Compaq Computer Corp. wants to be to the Unix market what it is to the Windows NT market, said company officials here Tuesday.
To do so, the company is launching a wide-ranging campaign to beef up sales of its high-end, 64-bit Alpha servers running the Digital Unix operating system.
The campaign, which includes rebranding Digital Unix and announcing new Alpha-based server products, is Compaq's latest effort to grow market share in Unix, which is the area of "strongest absolute growth," in terms of IT spending by corporations, according to Tom Yeates, Digital's business development manager for Open VMS in Europe. Unix worldwide is experiencing about 20 percent growth in revenue, he said.
As of February 1, Digital Unix will be known as Compaq Tru64 Unix. Digital Unix is one of the operating systems that Compaq inherited when it completed its acquisition of Digital Equipment Corp. in June 1998. The brand, Compaq Tru64 Unix, will be extended to cover future server products, Yeates said.

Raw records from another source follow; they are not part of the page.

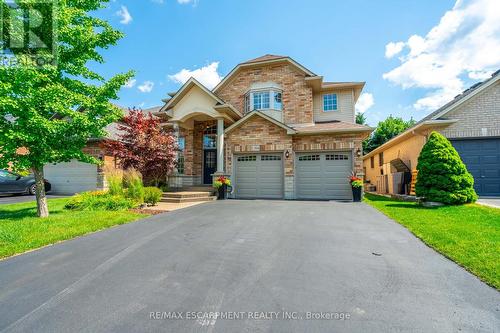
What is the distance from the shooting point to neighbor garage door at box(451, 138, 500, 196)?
10.4 metres

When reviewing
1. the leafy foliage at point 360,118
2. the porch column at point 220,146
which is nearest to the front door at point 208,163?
the porch column at point 220,146

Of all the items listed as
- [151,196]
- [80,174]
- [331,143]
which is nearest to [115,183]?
[151,196]

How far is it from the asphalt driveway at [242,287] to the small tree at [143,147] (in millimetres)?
5940

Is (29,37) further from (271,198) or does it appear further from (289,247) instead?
(271,198)

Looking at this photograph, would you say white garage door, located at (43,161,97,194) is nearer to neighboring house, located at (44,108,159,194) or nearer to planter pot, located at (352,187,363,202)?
neighboring house, located at (44,108,159,194)

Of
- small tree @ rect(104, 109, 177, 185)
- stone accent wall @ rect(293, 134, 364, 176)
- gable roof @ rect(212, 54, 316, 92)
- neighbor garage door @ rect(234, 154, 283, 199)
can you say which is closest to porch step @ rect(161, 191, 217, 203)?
small tree @ rect(104, 109, 177, 185)

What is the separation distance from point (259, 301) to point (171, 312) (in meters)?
0.90

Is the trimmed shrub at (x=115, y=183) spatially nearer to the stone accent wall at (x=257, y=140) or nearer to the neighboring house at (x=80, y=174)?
the neighboring house at (x=80, y=174)

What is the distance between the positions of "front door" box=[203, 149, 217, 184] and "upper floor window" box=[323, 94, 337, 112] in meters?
7.59

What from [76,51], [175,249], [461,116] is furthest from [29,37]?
[461,116]

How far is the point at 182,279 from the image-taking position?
2998 mm

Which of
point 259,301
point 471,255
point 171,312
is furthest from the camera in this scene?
point 471,255

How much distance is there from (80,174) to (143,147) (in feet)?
19.5

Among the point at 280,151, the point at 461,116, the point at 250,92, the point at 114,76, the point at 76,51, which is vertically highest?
the point at 250,92
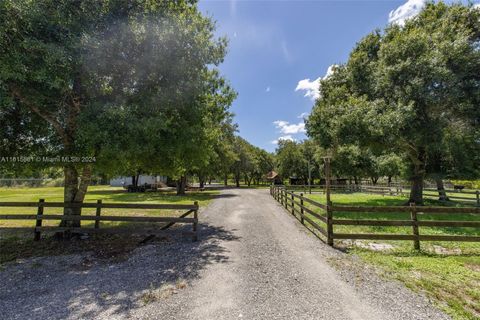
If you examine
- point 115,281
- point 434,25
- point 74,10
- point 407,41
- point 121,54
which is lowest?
point 115,281

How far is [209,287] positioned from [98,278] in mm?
2472

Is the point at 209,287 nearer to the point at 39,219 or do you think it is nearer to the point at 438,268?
the point at 438,268

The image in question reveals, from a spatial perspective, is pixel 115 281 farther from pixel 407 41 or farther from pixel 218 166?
pixel 218 166

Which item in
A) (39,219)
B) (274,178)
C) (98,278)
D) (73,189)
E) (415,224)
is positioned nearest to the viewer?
(98,278)

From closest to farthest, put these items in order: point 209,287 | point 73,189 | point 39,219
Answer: point 209,287 → point 39,219 → point 73,189

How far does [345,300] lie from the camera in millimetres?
3748

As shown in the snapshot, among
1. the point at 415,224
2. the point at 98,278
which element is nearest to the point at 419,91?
the point at 415,224

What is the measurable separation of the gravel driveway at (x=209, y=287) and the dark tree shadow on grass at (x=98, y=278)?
2 centimetres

As part of the strategy, Compaq is officially announcing the Alphaserver DS20, an "entry-level" Unix server that runs on the Alpha processor, but is priced less than US$20,000, according to Yeates. "We expect it to be used heavily as an entry-level intranet and Internet server," he said. The DS20 can support up to two Alpha 500MHz processors, and comes with a maximum of 4G bytes of memory. Compaq quietly started shipping the product in December, and it is being used as an entry-level commercial server and as a technical server for mechanical modeling, said Yeates.

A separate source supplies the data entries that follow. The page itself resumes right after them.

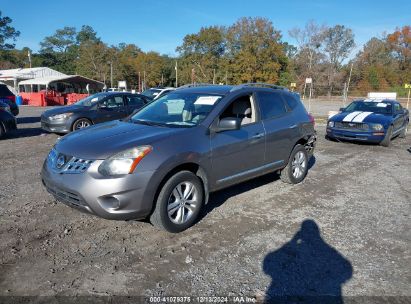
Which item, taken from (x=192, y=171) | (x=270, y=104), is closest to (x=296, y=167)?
(x=270, y=104)

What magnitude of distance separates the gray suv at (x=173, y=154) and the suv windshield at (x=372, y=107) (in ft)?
23.8

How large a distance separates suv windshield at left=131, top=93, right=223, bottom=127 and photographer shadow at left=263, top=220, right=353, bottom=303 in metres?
1.96

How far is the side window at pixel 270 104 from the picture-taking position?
5645 mm

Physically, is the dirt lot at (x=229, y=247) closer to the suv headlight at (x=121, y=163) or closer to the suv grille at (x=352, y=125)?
the suv headlight at (x=121, y=163)

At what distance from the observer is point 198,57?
71438 millimetres

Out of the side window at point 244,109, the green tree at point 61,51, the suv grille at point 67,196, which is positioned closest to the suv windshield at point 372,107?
the side window at point 244,109

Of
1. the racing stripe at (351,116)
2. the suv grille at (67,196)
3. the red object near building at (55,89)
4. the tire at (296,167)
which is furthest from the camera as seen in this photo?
the red object near building at (55,89)

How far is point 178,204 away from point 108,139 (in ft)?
3.70

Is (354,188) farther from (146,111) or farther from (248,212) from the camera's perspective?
(146,111)

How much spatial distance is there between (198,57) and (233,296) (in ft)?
234

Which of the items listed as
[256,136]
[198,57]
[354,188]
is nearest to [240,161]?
[256,136]

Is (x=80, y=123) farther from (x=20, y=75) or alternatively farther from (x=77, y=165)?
(x=20, y=75)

Moving from domination of the NT server field to lead the Unix field, as Compaq intends to do, won't produce a conflict in the sales pitch of the company, said Yeates. "We are selling with a consistent message. It's not one-size-fits-all," he explained. The same clients who are purchasing NT-based servers for some client and application servers are sticking with Unix for business-critical applications, Yeates said.